Grâce au signifiant, des tabous ont pu être également élaborés, instaurant l’interdiction de l’inceste, l’exogamie, et prohibant le cannibalisme. Le mythe freudien de Totem et tabou rejoint aujourd’hui, contre toute attente, une certaine réalité scientifique. Ce qui aurait causé l’extinction de l’homme de Neandertal, pourtant si robuste et qui a connu une existence sur la planète bien plus longue[4] que la nôtre, serait directement dû à l’invention par Sapiens du signifiant ; donc d’une possibilité d’organisation sociale sans précédent.
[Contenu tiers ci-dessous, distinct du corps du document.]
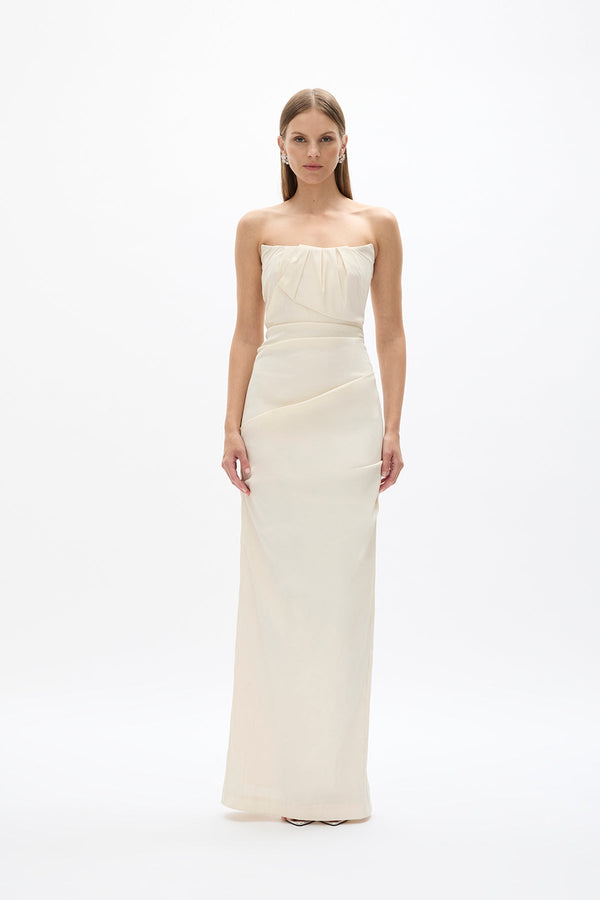rachel gilbert Sienna Strapless Gown – Rachel Gilbert US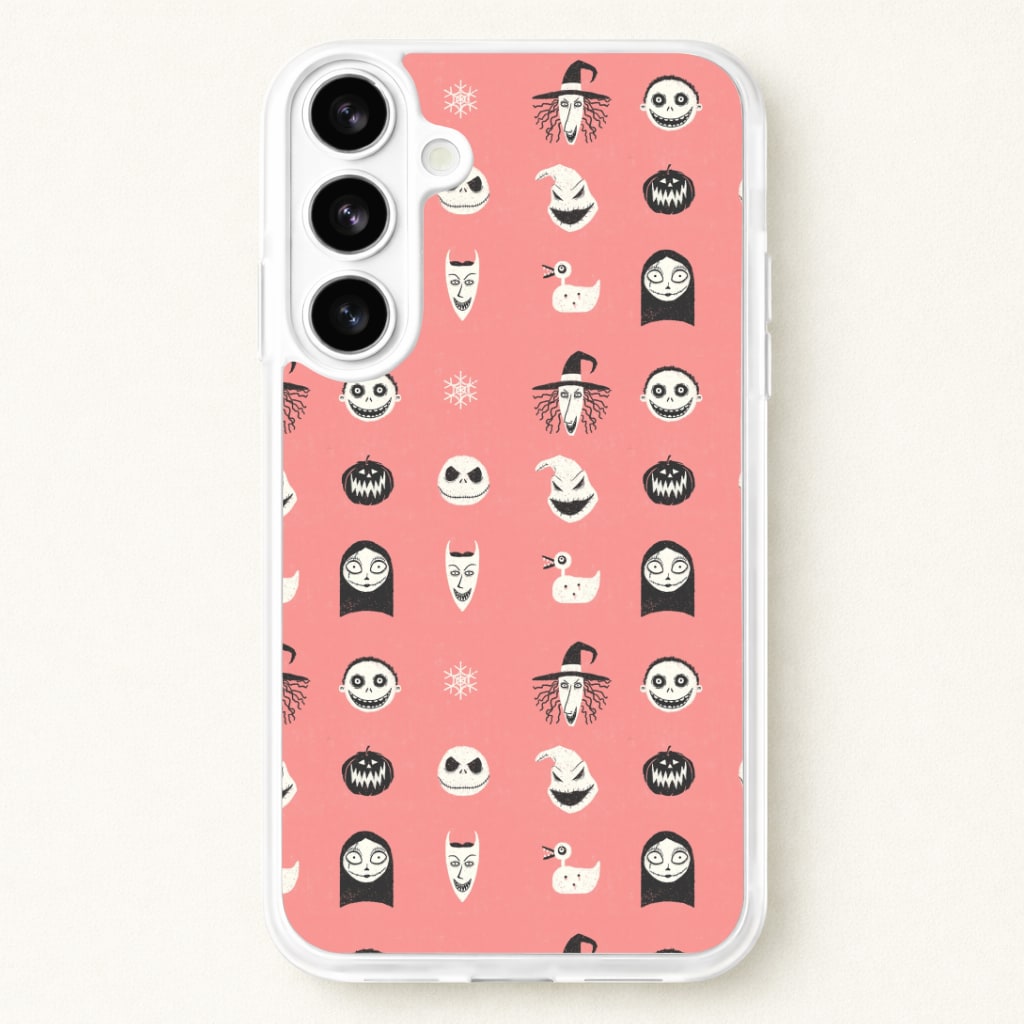TNBC Pattern Phone Case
Les dernières découvertes des paléoanthropologues en attestent[5]. Les vestiges d’ossements néandertaliens montrent que ces hommes ont toujours vécu en petits clans d’une trentaine d’individus. Les récentes analyses génétiques qui ont été effectuées sur ces ossements apportent également la preuve que ces petits clans familiaux pratiquaient l’inceste. Il y avait extrêmement peu de brassage entre les clans, ce qui fait que Neandertal a maintenu un patrimoine génétique étonnamment stable et similaire d’un bout à l’autre de l’Europe durant près de 400 000 ans d’existence. Enfin les nombreux gisements d’ossements néandertaliens brisés à l’aide d’outils afin d’en extraire la moelle, démontrent la persistance de pratiques cannibales tout au long de ces 400 000 ans d’histoire. Chez Neandertal, ni totem, ni tabou, ni hordes capables de s’organiser en grand nombre, donc pas de signifiant non plus.
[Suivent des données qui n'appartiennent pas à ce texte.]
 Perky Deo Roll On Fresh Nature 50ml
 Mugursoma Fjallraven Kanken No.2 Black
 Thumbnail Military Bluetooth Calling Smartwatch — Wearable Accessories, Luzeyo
Si le discours de l’Autre, cette toile de signifiants dans laquelle nous sommes pris sans même percevoir qu’elle nous détermine, fonde l’inconscient structuré comme un langage ; alors s’éclaire la formule de Lacan : « l’inconscient c’est la politique »[6]. Si Neandertal ne possédait pas un langage élaboré à partir du signifiant, nous pouvons en déduire qu’il ne possédait ni inconscient ni capacité à s’organiser en grand nombre au travers de quelque système politique que ce soit. Dès lors, nous pouvons comprendre en quoi l’apparition du signifiant chez Sapiens a causé la perte de Neandertal.
[1] Harari Y. N., Sapiens, Une brève histoire de l’humanité, Paris, Albin Michel, 2015, p. 32
[2] Cf. Victorri B., « L’origine du langage », conférence lors de la journée de conférence des Ernest, 18 Janvier 2014, École normale supérieure, vidéo disponible en ligne. : https://www.dailymotion.com/video/x1h6sxm
[3] Miller J.-A., « Les six paradigmes de la jouissance », La Cause freudienne, Paris, Seuil, 1999, n° 43, p. 19.
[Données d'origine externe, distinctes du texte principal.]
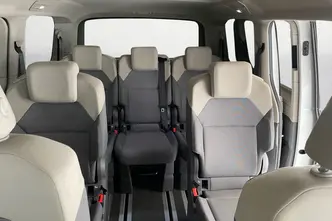 Volkswagen Multivan, 1.4, 160 kW, pistikhübriid, automaat, esivedu
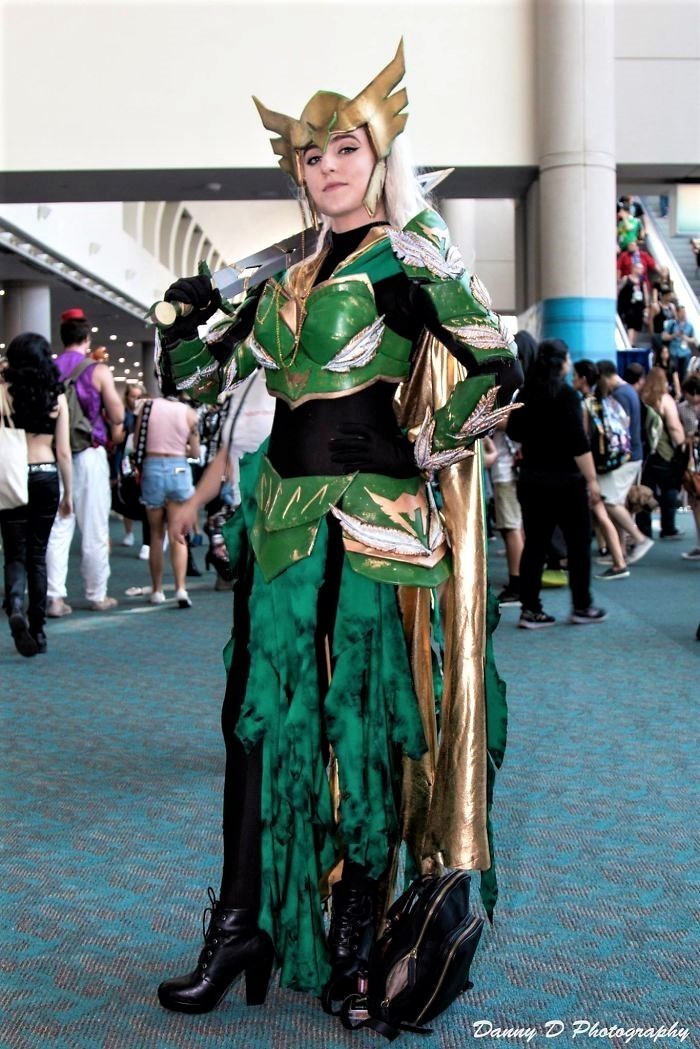 80)LA Valiant's Valkyrie, OWL: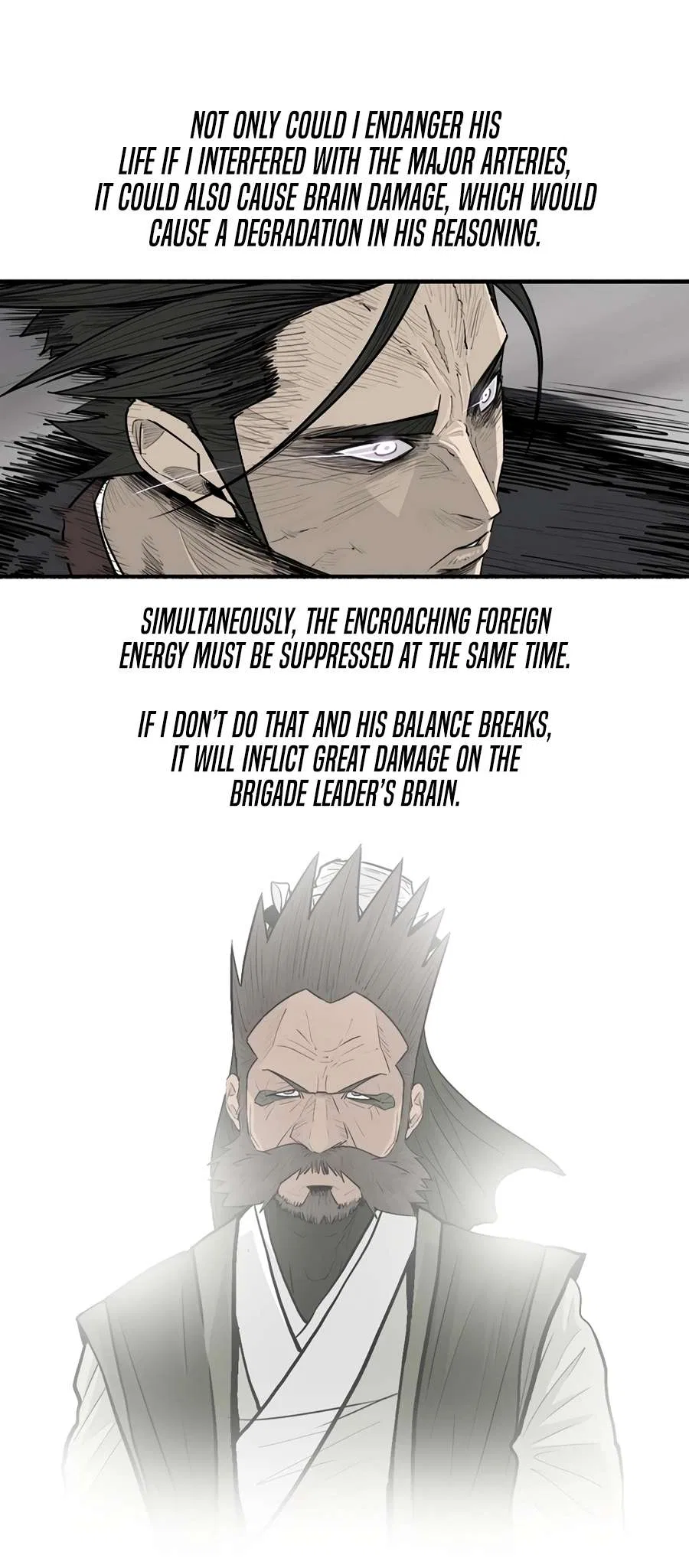 Legend Of The Northern Blade Chapter 198 – Page 7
[4] Les plus anciennes traces de l’homme de Neandertal datent d’il y a -430 000 ans alors qu’Homo sapiens est apparue il y a environ 200 000 ans.
[5] Cf. film documentaire « Qui a tué Neandertal » diffusé le 10 avril 2018, dans l’émission « Science grand format » sur France 5.
[6] Lacan J., Le Séminaire, livre XIV, La logique du fantasme, leçon du 10 mai 1967, inédit.